Frankly, not a really good set of parameters for making responsible predictions.
But anyway, let's figure out what fraction of a given dataset fits into the above mentioned standards.



In [None]:
import pandas as pd

In [None]:
df_water = pd.read_csv('../input/water-potability/water_potability.csv')

df_water.describe()

In [None]:
# Minimum containment levels
dict_cl_min = {
    'ph'              : 6.5,
    'Hardness'        : 151,
    'Solids'          : 0,
    'Chloramines'     : 0,
    'Sulfate'         : 0,
    'Conductivity'    : 0,
    'Organic_carbon'  : 0,
    'Trihalomethanes' : 0,
    'Turbidity'       : 0
}

# Maximum containment levels
dict_cl_max = {
    'ph'              : 8.5,
    'Hardness'        : 300,
    'Solids'          : 1200,
    'Chloramines'     : 4,
    'Sulfate'         : 250,
    'Conductivity'    : 400,
    'Organic_carbon'  : 10,
    'Trihalomethanes' : 80,
    'Turbidity'       : 5
}

# Primary water quality parameters
set_cl_primary = {'Chloramines', 'Conductivity', 'Organic_carbon', 'Trihalomethanes', 'Turbidity'}

# Secondary water quality parameters
set_cl_secondary = {'ph', 'Hardness', 'Solids', 'Sulfate'}

In [None]:
# Storage of boolean value for each dataset value whether it fits the water quality standard or not
df_cl_filter_applied_by_col = pd.DataFrame()

# Apply water quality standards filter for minimum values
for col, min_val in dict_cl_min.items():
    df_cl_filter_applied_by_col[col] = df_water[col] >= min_val

# Apply water quality standards filter for maximum values
for col, max_val in dict_cl_max.items():
    df_cl_filter_applied_by_col[col] = df_cl_filter_applied_by_col[col] & (df_water[col] <= max_val)
    # How many values in dataset's column passed or didn't pass the water quality standard
    print(df_cl_filter_applied_by_col[col].value_counts())

# Top 5 rows to see the results of applying the filters
df_cl_filter_applied_by_col.head()

In [None]:
# Applying all water quality standards filters to water dataset
df_cl_filter_applied_all = df_cl_filter_applied_by_col.all(axis = 1)

print('all filters result:', df_cl_filter_applied_all.value_counts(False), sep = '\r\n')

# Applying only primary water quality standards filters to water dataset
df_cl_filter_applied_primary = df_cl_filter_applied_by_col[set_cl_primary].all(axis = 1)

print('primary filters result:', df_cl_filter_applied_primary.value_counts(False), sep = '\r\n')

# Applying only secondary water quality standards filters to water dataset
df_cl_filter_applied_secondary = df_cl_filter_applied_by_col[set_cl_secondary].all(axis = 1)

print('secondary filters result:', df_cl_filter_applied_secondary.value_counts(False), sep = '\r\n')

# Only 4 samples passed the primary filters
print(df_water[df_cl_filter_applied_primary])

None of the samples passed secondary and all water quality standards filters.

Only 4 samples passed the primary filters. 2 ot them were marked as non-potable.

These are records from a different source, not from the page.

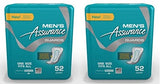 Assurance Guards for Men, Maximum, One Size Fits All, 52 Ct (pack of 2)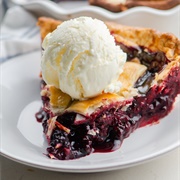 Marionberry Pie (Oregon)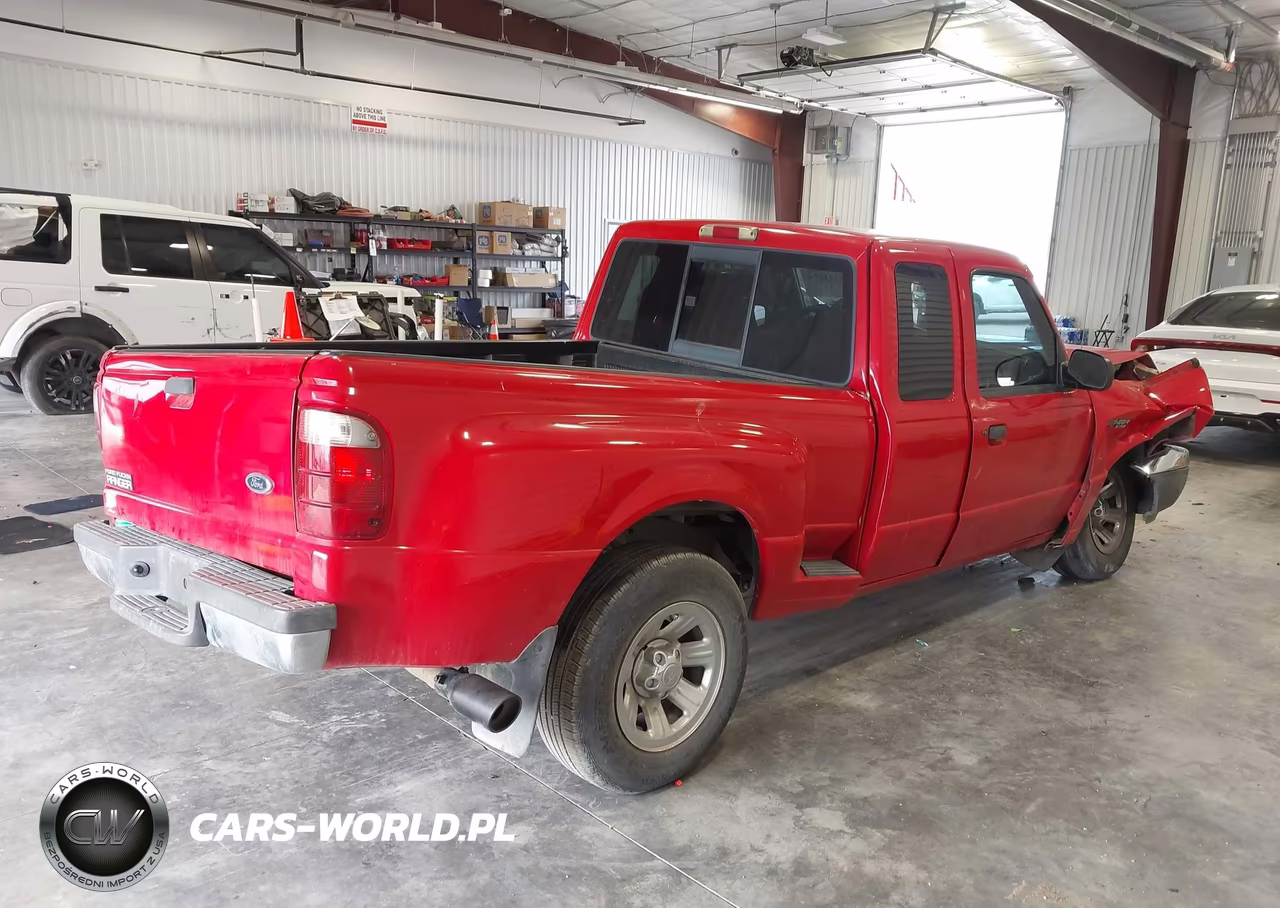 2001 Ford Ranger Edge-Xl-Xlt VIN:1FTYR14V61PB52569 - 4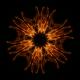 Feuerblume 2008082206 - Niels Vaillant - DigitaleKunst auf  - Abstrakt-Feuer -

Perhaps due to other primary parameters not listed in our dataset.
I see no reason to make any valuable and applicable predictions after the dataset quality check.

Eager to apply modern advancements in data handling techniques it's never a bad idea to make a reality check for consistency or to see a meaning behind the dataset being worked on.

In my opinion, if it were somewhere close but the truth was not out there© in the given water potability dataset.